El sello rosarino BlueArt había publicado diferentes grabaciones –la mayoría en vivo- de estas inmersiones de Gandini en el tango: Postangos en vivo en Rosario (2003), que ganó el Grammy Latino 2004 a “Mejor Disco de Tango”, Flores Negras. Postangos en vivo en Rosario Vol.II (2005), De/generaciones (2006), en dúo con Jodos, y Cuando lo imprevisto se torna necesario, con su música para piano interpretada por el mismo Gandini.

Ahora editó Verano porteño, siete tracks de diferentes épocas (1991, 1999 y 2002) y diferentes teatros, rescate de esas formidables capsulas de memoria de cultura popular que significan las consolas invaluables del ingeniero de grabación Carlos Melero y de Luis Suárez. Comprende cinco piezas a solo piano (“Desde el alma” integrado a “Nunca tuvo novio”, “Verano porteño” y “Silbando”), “La cumparsita” a cuatro manos con Ernesto Jodos y dos tangos de Cobián y Cadícamo con Fito Páez como vocalista, “La casita de mis viejos” y “Los mareados”.

El álbum resulta un compendio de los Postangos, en múltiples direcciones.
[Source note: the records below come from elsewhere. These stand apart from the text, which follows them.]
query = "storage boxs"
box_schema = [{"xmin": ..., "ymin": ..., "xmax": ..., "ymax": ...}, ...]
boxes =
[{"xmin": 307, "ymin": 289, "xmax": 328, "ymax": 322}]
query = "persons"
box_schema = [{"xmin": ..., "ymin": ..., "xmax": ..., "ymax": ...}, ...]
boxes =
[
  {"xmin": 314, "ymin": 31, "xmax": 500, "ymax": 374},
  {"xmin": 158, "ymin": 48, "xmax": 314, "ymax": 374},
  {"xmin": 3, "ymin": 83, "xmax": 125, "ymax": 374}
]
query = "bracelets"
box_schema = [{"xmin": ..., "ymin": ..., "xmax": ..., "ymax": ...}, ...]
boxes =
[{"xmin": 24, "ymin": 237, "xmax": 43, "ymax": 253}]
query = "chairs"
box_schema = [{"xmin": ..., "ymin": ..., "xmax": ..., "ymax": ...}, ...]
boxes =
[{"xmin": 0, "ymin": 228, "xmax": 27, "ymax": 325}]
La primera parte es Gandini solo frente a piezas canónicas del género. La ubicación es la de un relojero que se sienta frente a un delicado artefacto que tiene que desarmar y armar. En ese inicio no permite que se pierda la línea melódica, no suelta jamás las riendas de la canción. Toca sobre un territorio conocido, tal vez sentimental a su pesar. Gandini mismo ha concedido algunas claves personales, casi psicoanalíticas, de su abordaje tanguero. “… De repente en algún lugar, caminando al azar, me sorprendo silbando algo que hace miles de años no escuchaba –dijo-. Era música que me forzaba a no prestarle atención. Era la música que escuchaba mi viejo en Villa del Parque. Quién sabe qué mecanismo hace que tanto tiempo después la silbe en una plaza de Bruselas o al buscar un supermercado abierto en Westwood… Lo más extraño es que es la única música que me sale. Viene en los momentos más inesperados. Cuando la mente es un campo blando, silbo la música que odiaba”.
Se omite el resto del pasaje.